As explained previously, the current algorithm does not handle collisions of multiple balls at the same time. I found a solution for a double collision, and I am pretty sure that there is no single solution for more complex cases using only conservation laws and the coefficient of restitution formula – but I still have to prove it.
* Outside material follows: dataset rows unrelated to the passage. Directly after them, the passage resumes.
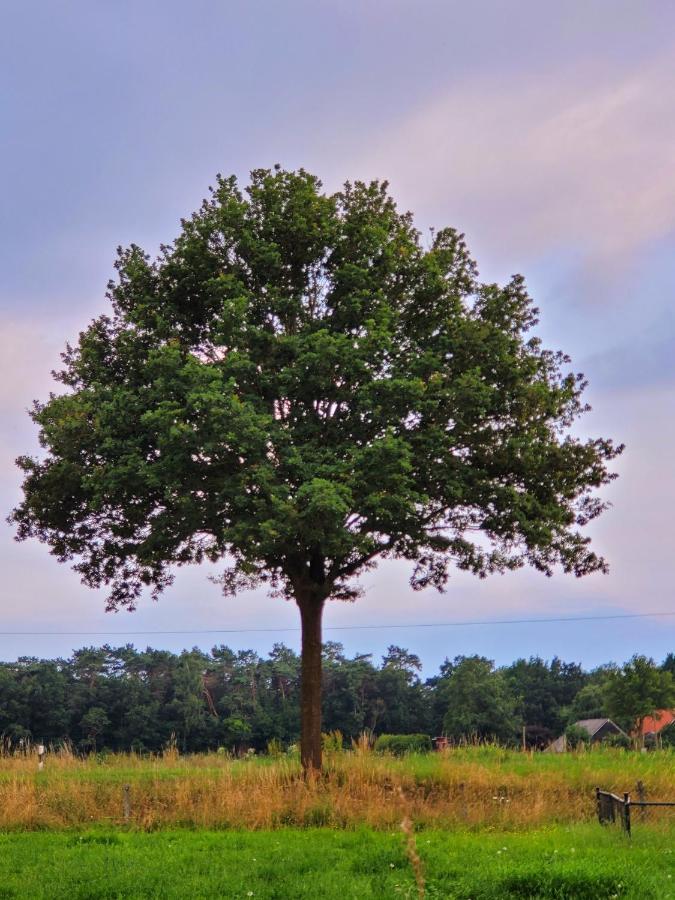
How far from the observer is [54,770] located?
19.5m

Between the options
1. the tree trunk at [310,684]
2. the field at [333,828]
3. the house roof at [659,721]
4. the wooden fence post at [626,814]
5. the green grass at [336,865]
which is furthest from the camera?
the house roof at [659,721]

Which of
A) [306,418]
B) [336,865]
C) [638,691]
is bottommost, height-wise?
[638,691]

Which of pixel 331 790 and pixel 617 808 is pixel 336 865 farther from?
pixel 331 790

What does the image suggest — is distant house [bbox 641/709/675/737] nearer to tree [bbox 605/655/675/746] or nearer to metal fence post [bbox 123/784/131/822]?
tree [bbox 605/655/675/746]

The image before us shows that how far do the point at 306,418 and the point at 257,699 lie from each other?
70920 mm

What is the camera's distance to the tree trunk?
1864 cm

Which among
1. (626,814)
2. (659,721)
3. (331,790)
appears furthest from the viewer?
(659,721)

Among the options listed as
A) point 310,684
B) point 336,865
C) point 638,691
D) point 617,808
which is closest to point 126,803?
point 310,684

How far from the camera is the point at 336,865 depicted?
35.1 feet

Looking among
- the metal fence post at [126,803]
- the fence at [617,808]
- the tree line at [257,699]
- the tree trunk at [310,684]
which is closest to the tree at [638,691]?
the tree line at [257,699]

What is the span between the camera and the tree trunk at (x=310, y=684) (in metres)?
18.6

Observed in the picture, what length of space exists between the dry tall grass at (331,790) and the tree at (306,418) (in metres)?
2.16

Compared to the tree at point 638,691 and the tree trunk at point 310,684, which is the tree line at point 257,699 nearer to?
the tree at point 638,691

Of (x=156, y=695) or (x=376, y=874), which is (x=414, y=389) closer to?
(x=376, y=874)
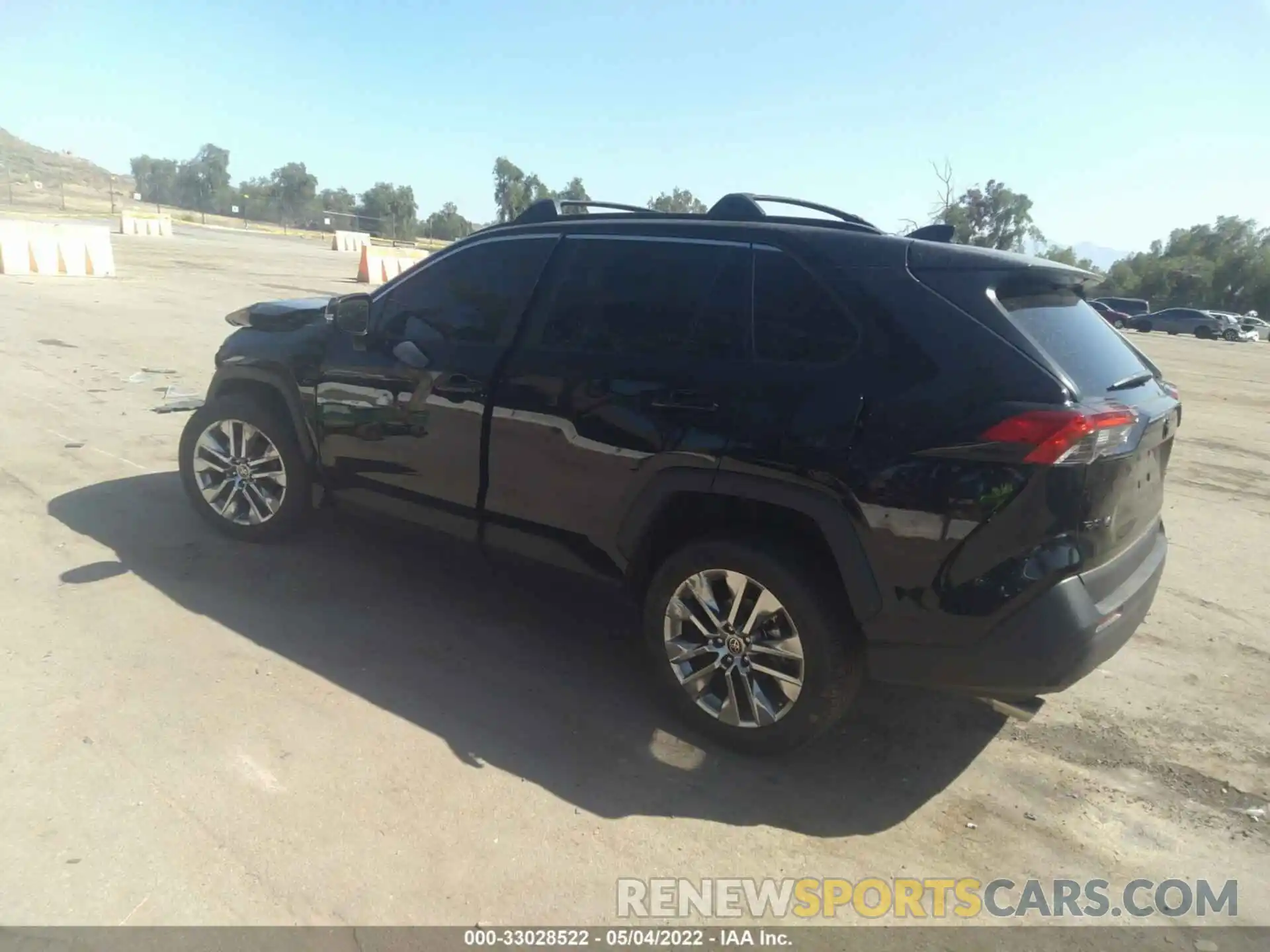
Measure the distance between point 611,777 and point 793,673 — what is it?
2.53ft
Of course there would be a solution modeling the actual physics of the collisions – a problem for another day.
Double ball collision
..or more formally: elastic collision of three spheres in two dimensions
Ball 0 – with velocity \((v_0,w_0)\), hits at the same time ball 1 and ball 2 – that have velocities \((v_1, w_1)\) and \((v_2, w_2)\) respectively.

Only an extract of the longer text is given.